© 2015 Dr. Jacqueline H. Barlow • Barlow Lab • Department of Microbiology and Molecular Genetics • University of California • Davis • California
DNA Replication and Genome Instability
Accurate cell division requires complete duplication of nuclear DNA, providing the daughter cell with a precise copy of the encoded genomic information. For faithful replication, the replication phases of initiation, elongation and termination must be coordinated to copy the nuclear DNA once and only once per cell cycle. Faithful replication must also retain higher order epigenetic components of chromatin that confer transcriptional regulation, three-dimensional organization, and cell identity.
DNA damage can arise as a consequence of replicative stress, a phenomenon that can be broadly defined as any impediment leading to replication fork stalling or collapse. Replication stress can be induced from endogenous sources such as DNA damage from reactive oxygen species (ROS), nucleotide pool imbalance, and repetitive DNA elements. Many chemotherapeutic agents act as exogenous sources of replication stress. By targeting DNA replication, these drugs all induce extensive DNA damage specifically in rapidly dividing tumor cells, leading to cell death.
Spontaneous replication stress is also a principal source of endogenous DNA damage in cycling cells. Repair of replication damage can result in insertions, deletions and complex rearrangement events, reminiscent to those observed in cancer. Lymphocytes are particularly prone to replication damage as they undergo massive bursts of proliferation throughout development and in response to antigen stimulation, initiating the programmed DNA mutation and rearrangement processes of somatic hypermutation (SH) and class switch recombination (CSR). Replication damage may also produce secondary mutations in cancer cells, inducing mutations that promote adaptation and chemoresistance. Indeed, many proteins involved in DNA replication and cell cycle progression are dysregulated in human cancers. Thus, replication-induced DNA damage may supply both the initiating lesions responsible for tumor development but also contribute to further rearrangement and evolution of the cancer genome.
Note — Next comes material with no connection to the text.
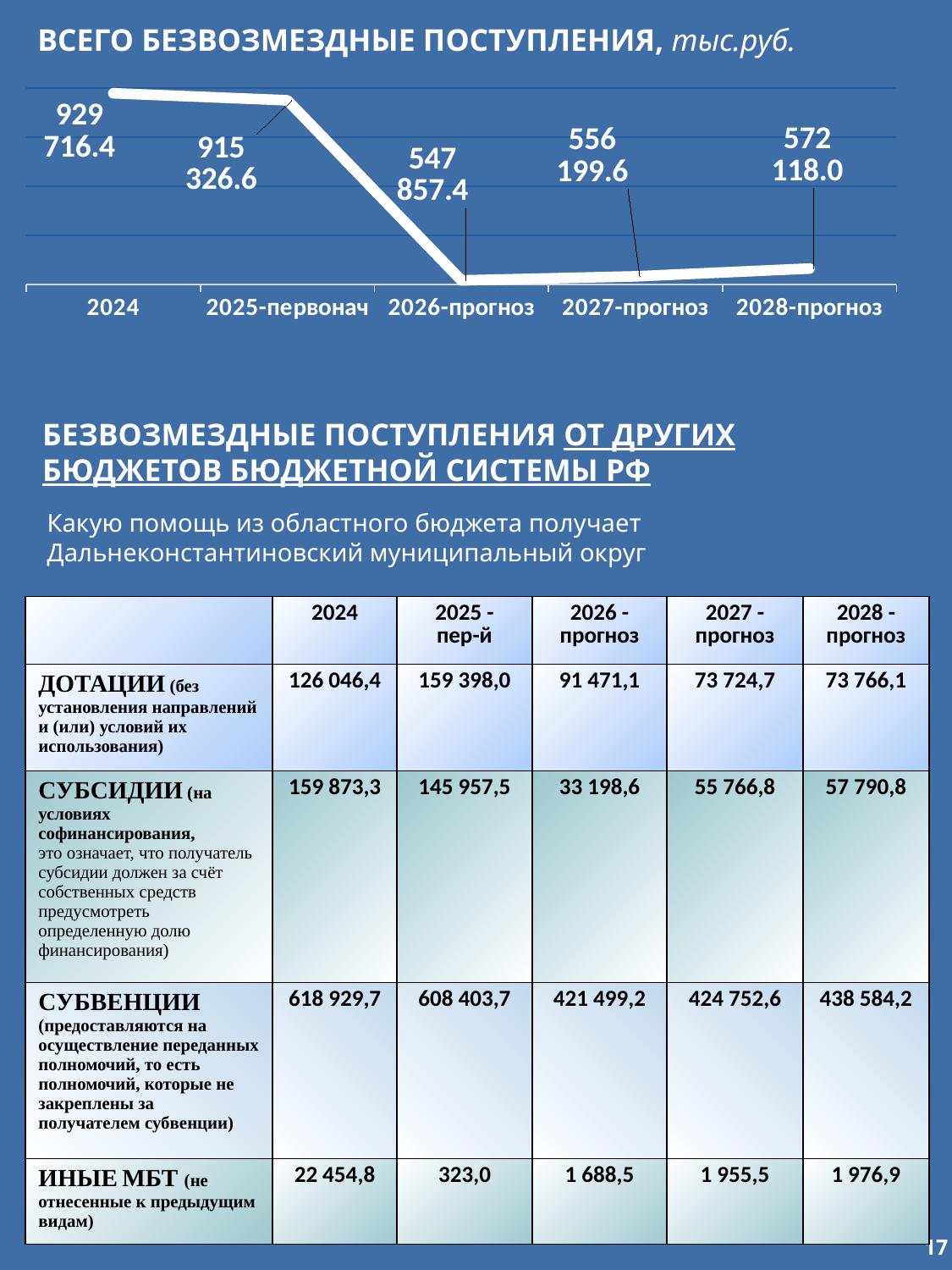
Which category has the highest value in the chart 'ВСЕГО БЕЗВОЗМЕЗДНЫЕ ПОСТУПЛЕНИЯ, тыс.руб.'? 2024 What is the value for 2024 in the chart 'ВСЕГО БЕЗВОЗМЕЗДНЫЕ ПОСТУПЛЕНИЯ, тыс.руб.'? 929 716.4 What is the value for 2028-прогноз in the chart 'ВСЕГО БЕЗВОЗМЕЗДНЫЕ ПОСТУПЛЕНИЯ, тыс.руб.'? 572 118.0 In the chart 'ВСЕГО БЕЗВОЗМЕЗДНЫЕ ПОСТУПЛЕНИЯ, тыс.руб.', what is the difference between the values for 2024 and 2025-первонач? 14 389.8 Which category has the lowest value in the chart 'ВСЕГО БЕЗВОЗМЕЗДНЫЕ ПОСТУПЛЕНИЯ, тыс.руб.'? 2026-прогноз In the chart 'ВСЕГО БЕЗВОЗМЕЗДНЫЕ ПОСТУПЛЕНИЯ, тыс.руб.', what is the difference between the values for 2028-прогноз and 2026-прогноз? 24 260.6 What is the value for 2025-первонач in the chart 'ВСЕГО БЕЗВОЗМЕЗДНЫЕ ПОСТУПЛЕНИЯ, тыс.руб.'? 915 326.6 How many data points are plotted in the chart 'ВСЕГО БЕЗВОЗМЕЗДНЫЕ ПОСТУПЛЕНИЯ, тыс.руб.'? 5 In the chart 'ВСЕГО БЕЗВОЗМЕЗДНЫЕ ПОСТУПЛЕНИЯ, тыс.руб.', do the values rise or fall from 2025-первонач to 2026-прогноз? Fall What is the value for 2026-прогноз in the chart 'ВСЕГО БЕЗВОЗМЕЗДНЫЕ ПОСТУПЛЕНИЯ, тыс.руб.'? 547 857.4 In the chart 'ВСЕГО БЕЗВОЗМЕЗДНЫЕ ПОСТУПЛЕНИЯ, тыс.руб.', which is larger: the value for 2027-прогноз or the value for 2028-прогноз? 2028-прогноз What type of chart is 'ВСЕГО БЕЗВОЗМЕЗДНЫЕ ПОСТУПЛЕНИЯ, тыс.руб.'? Line chart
While the mechanism underlying the sensing and repair of DNA damage has been extensively studied, little is known about where damage arises during replication stress. By monitoring the association of repair proteins to DNA using chromatin precipitation followed by massive parallel sequencing (ChIP-Seq) in response to replication stress, we identified preferred genomic loci designated as early replicating fragile sites (ERFSs) that are susceptible to premature fork collapse. ERFSs are not distributed randomly throughout the genome, but associate preferentially with transcriptionally active clusters containing divergent and convergent gene pairs. Similar to CFSs, ERFSs are not DNA sequence-specific and span several hundred kilobases. Further, we show that ERFS-associated DSBs can recombine with AID dependent DSBs originating in G1 to form chromosomal translocations. Consistent with this, ERFSs are preferentially rearranged in biopsies from human B cell lymphomas. Based on these data, we propose that transcription-dependent fork collapse at ERFSs contribute to the oncogenic mechanisms of lymphomagenesis.
Current and Future studies
Transcription and genome instability in S phase
While transcriptional activity and replication timing have been linked to DNA breakage and genome rearrangements in a number of model systems, the tools to study these processes at endogenous loci have been elusive. ERFS provide a unique tool to understand the underlying cause of DNA fragility in response to DNA replication stress in transcriptionally active regions. Further investigation of the mechanism underlying ERFS fragility will help determine both the causes of genomic instability in the context of active transcription and replication stress, and how replication stress contributes to tumorigenesis in B lymphocytes.
Mapping spontaneous and drug-induced genome rearrangements
The development of inexpensive high-throughput sequencing has provided an array of new techniques to identify genomic loci that have been mutated or undergone genome rearrangements. Previous studies mapping DNA rearrangements on a genome-wide scale have primarily occurred in immortalized—predominantly cancer-derived—cell lines or in tumor samples themselves. While informative, identifying “driver” from “passenger” mutations remains challenging. We are developing new sequencing and microscopy-based techniques to identify and characterize endogenous genomic loci harboring genome rearrangements in primary cells. Such techniques will help us to understand how mutations arise and evolve over time.